Grow in Faith. Love The Church. The defiant response of
Faithful Voice.
I
do not speak for him. He is a young, conservative priest, abruptly transferred
to an unfamiliar parish to replace a pastor accused of sexual assault. He
thinks I exploit scandal in the church to advance a hidden agenda.
I
do not speak for her, a widow, accosted on her Sunday visits to Holy Cross
Cathedral by angry demonstrators. She thinks I incite them to fuel
anti-Catholic bigotry.
I
do not speak for them, parents whose son returned to church because of the
dynamic youth program run by a priest removed after revelations that he had
fathered children and failed to summon help when his mistress was suffering an
overdose. They think I blind myself to the good that even flawed men do.
In
a year of unprecedented pain in the Roman Catholic Archdiocese of Boston, not
all the suffering is borne by those who were raped as children by their parish
priests. Not all the anguish is felt by the faithful who would change their
church. In a year when so many dark secrets have been exposed to daylight, the
orthodox Catholic seethes in the shadows.
"Keep the faith;
change the church," is the rallying cry of Voice of the Faithful, the grass-roots
reform group that grew out of the sexual abuse scandal. "Grow in
Faith; Love The Church," is the defiant response of some traditionalists
who call themselves the Faithful Voice.
Of all the wounds opened this year, this might prove the hardest to heal. Victims will sue or settle and, in their pursuit of justice, they will find the support and comfort denied to them when the details of the crimes against them were locked in chancery files. Bishops will resign or resist calls for their resignation and, in hundreds of lawsuits, they will be called to account for their role in exposing children to harm and shielding predatory priests from prosecution. But what means will emerge in the midst of so much anger and hurt to reconcile the people in the pews with one another?
The
tension is not new. Doctrinaire Catholics have long denounced more liberal
practitioners of the faith as "cafeteria Catholics," who pick and
choose what to believe. Liberal Catholics have long disparaged those who accept
without question that the church's man-made rules are divinely ordained.
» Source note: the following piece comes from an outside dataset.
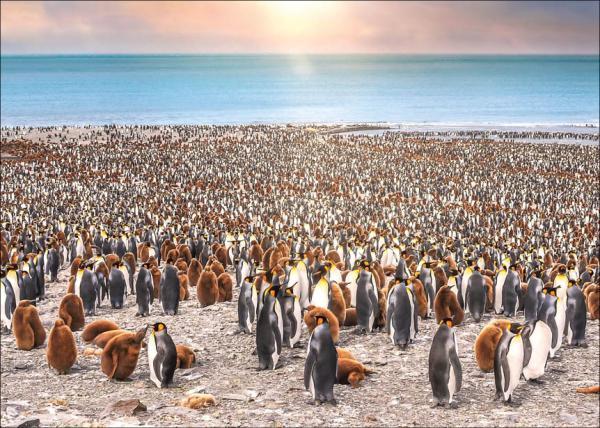 سفری شگفتانگیز به منطقه جنوبگان؛دورافتادهترین قاره دنیا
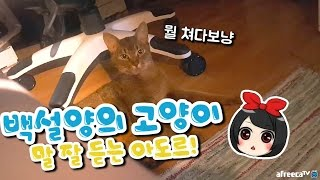 getlinkyoutube.com-[백설양TV]백설양의 개냥이 아도르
Until this wrenching year, though, confrontation has played out only at the activist extremes. It was possible to recite the same prayers in unison during Mass and hold disparate views in private.
Now,
it seems, nothing about Catholicism is private. It is as though Harry Potter's
sorting hat has swept through the sanctuary, separating the faithful according
to their views on celibacy, homosexuality, and the ordination of women -- what conservative
Catholics suspect is the real hidden agenda of Voice of the Faithful. But the Catholic
Church is not Hogwarts, and one would have hoped that the divisions between
believers would be trumped by mutual abhorrence of these crimes.
Certainly,
Catholics
of all stripes have been horrified by the revelations of the last year, but their
divergent prescriptions for curing the ills of the church -- a stricter
obedience to a more devout hierarchy versus a greater role for a more diverse
laity -- have made adversaries of men and women who should be allies.
By
voice mail and e-mail and snail mail, the anger grows louder at those who would
presume to change a church that withstood the revolt of Martin Luther. "Let Voice of the
Faithful form its own church," reads one. "Join the Unitarians if you want
secular humanism," advises another.
"You are not a voice of grace and forgiveness," reads an e-mail received yesterday.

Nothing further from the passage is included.